The decision tested some of Castanea’s very core values. Travel to Hawai‘i at a time Indigenous Hawaiians were calling on tourists to stop overcrowding the tiny islands, driving up housing costs, and disrupting the environment was fraught with political and moral tension. Castanea’s planning team, along with Indigenous Hawaiian partners from Kaua‘i, grappled with what it would mean for the fellowship to hold its immersion on the island. As one of its planning committee members asked, “Should we even be coming and doing this immersion? Is it right for us to be going to Kaua‘i?”

Ultimately the answers to these troubling questions were rooted in the ways Castanea operates: The fellowship was not going to the islands merely to consume an experience. Rather, the fellows were invited guests who could offer resources and work to uplift the fight for sovereignty of Indigenous Hawaiian communities. So, it was decided that the almost two dozen fellows, staff, and support team members would make the journey to the middle of the Pacific to learn from the land and its original people and build solidarity.

The immersion offered up many ideas for collaborations and mutual aid. For example, fellow Kelly Carlisle, executive director of the Oakland-based Acta Non Verba: Youth Urban Farm Project, met up with Kaua‘i food leader Josh Mori, founder of Iwikua, an organization that seeks to work with Hawaiian kids to support culturally centered farming, and hatched a plan to bring young people from the islands and the mainland together. Thanks to their partnership, Black and Latine youth from the Oakland urban farm project will now have a chance to travel to Kaua‘i to meet and exchange wisdom with Hawaiian youth.

Learn more about this Earth Island Project at castaneafellowship.org.
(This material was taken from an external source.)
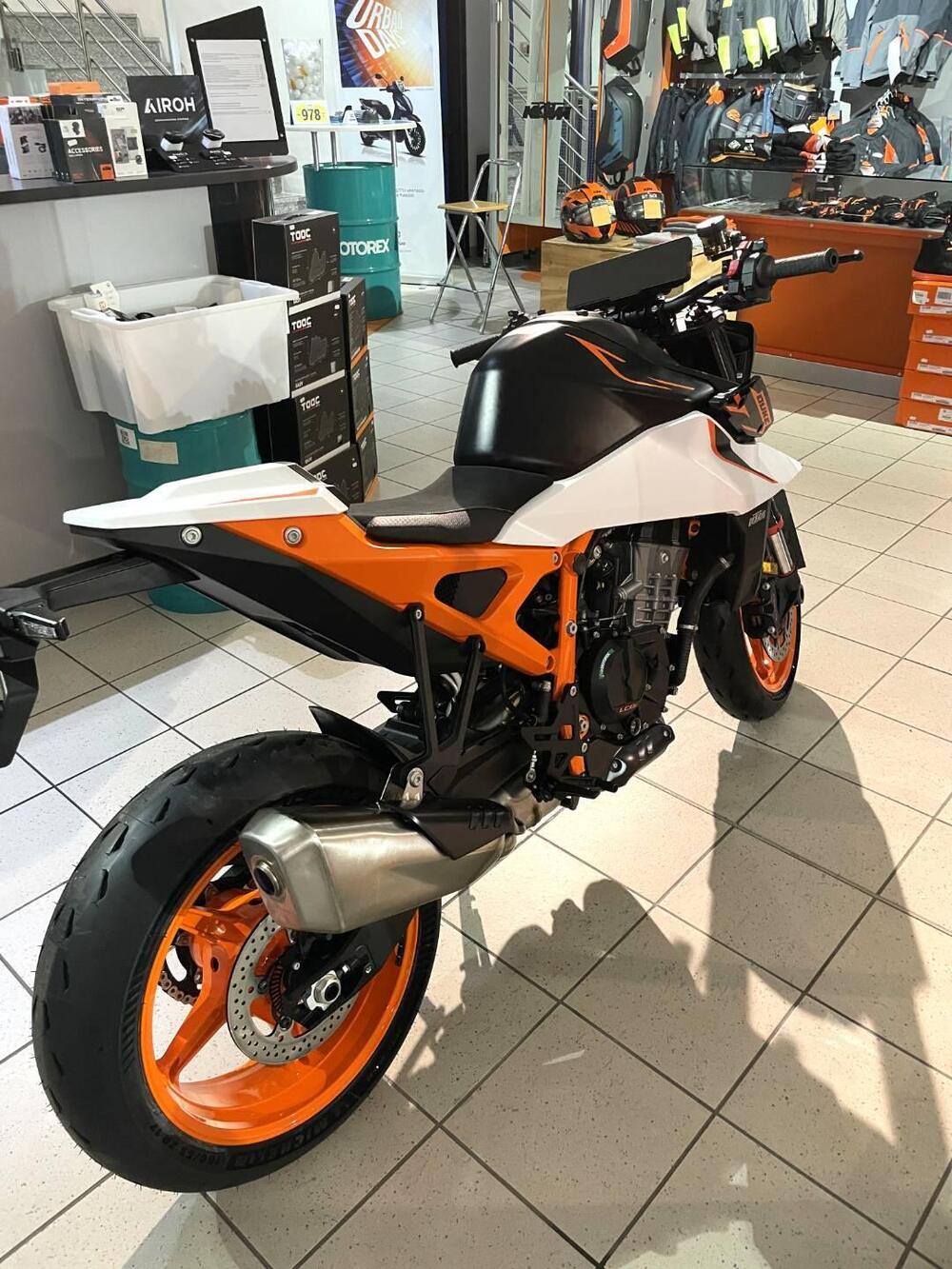 KTM 990 Duke R (2026) (3)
The experience also invigorated fellows like Suzara with a deeper sense of empowerment. Suzara says, “I take with me the grounding reminders of resistance and healing from the community stories and the faces we met, the laughter and deep realness with our Castanea circle, and gratitude and loving responsibility to the ‘aina [land/that which feeds] wherever we walk next, in all the languages we know.”

From the depths of the valley below where Suzara and the fellows have gathered come the deep tones of a conch shell. Three long calls in a row. The sound reverberates in the air, passing through the skin like a distant memory.
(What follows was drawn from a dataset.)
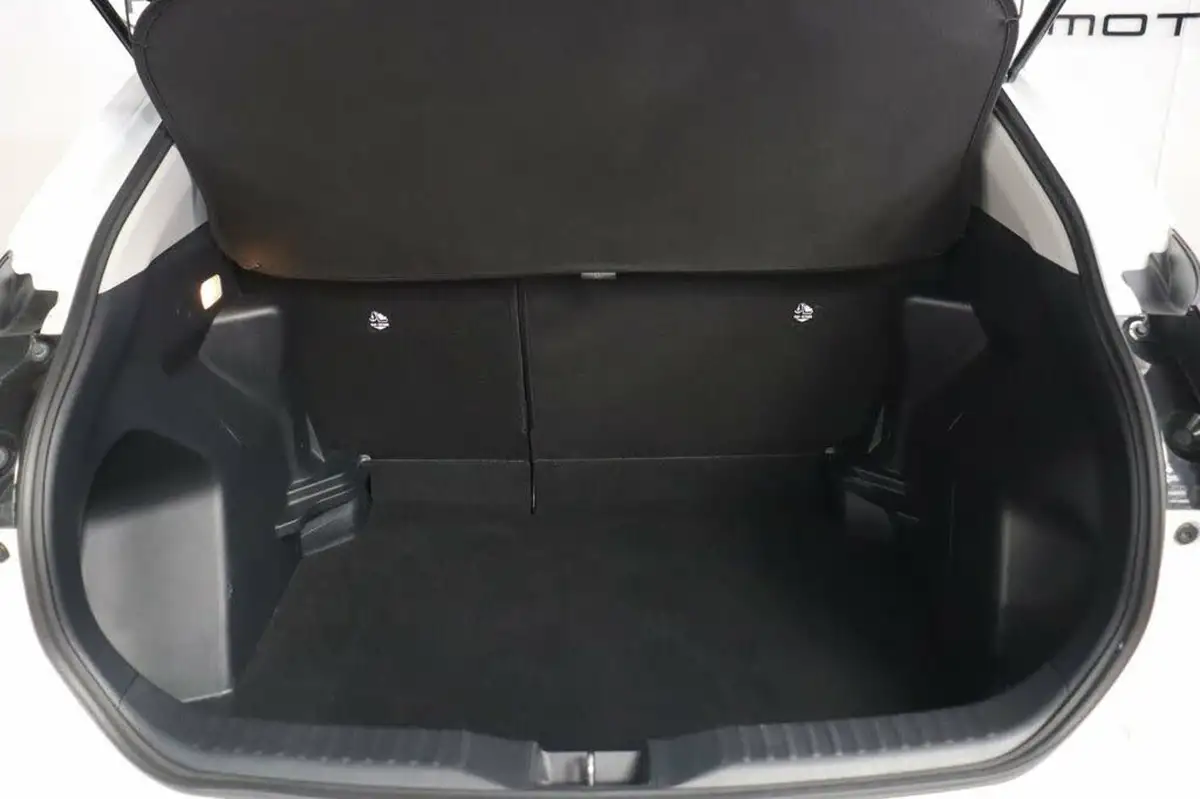 2022-toyota-yaris-cross-15-vvt-i-icon-big-16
Mālia Kahaleʻina Chun, a local Indigenous activist, beckons: “They’re calling us down; they’re ready for us.”

As the fellows reach the valley, Mālia sings them into a sense of sacred space and time, giving thanks and offerings, songs, prayers to the land, to the water, to the air. There is a holiness here that touches deeper than words and brings many of the fellows to tears. Here, together, they build and rebuild connections, bonds that normally go unfelt when we are under the pressure to perform, to direct, to produce. This web of being is essential for society’s long-term survival, these moments necessary for leaders to build a more just and wholly nourished world.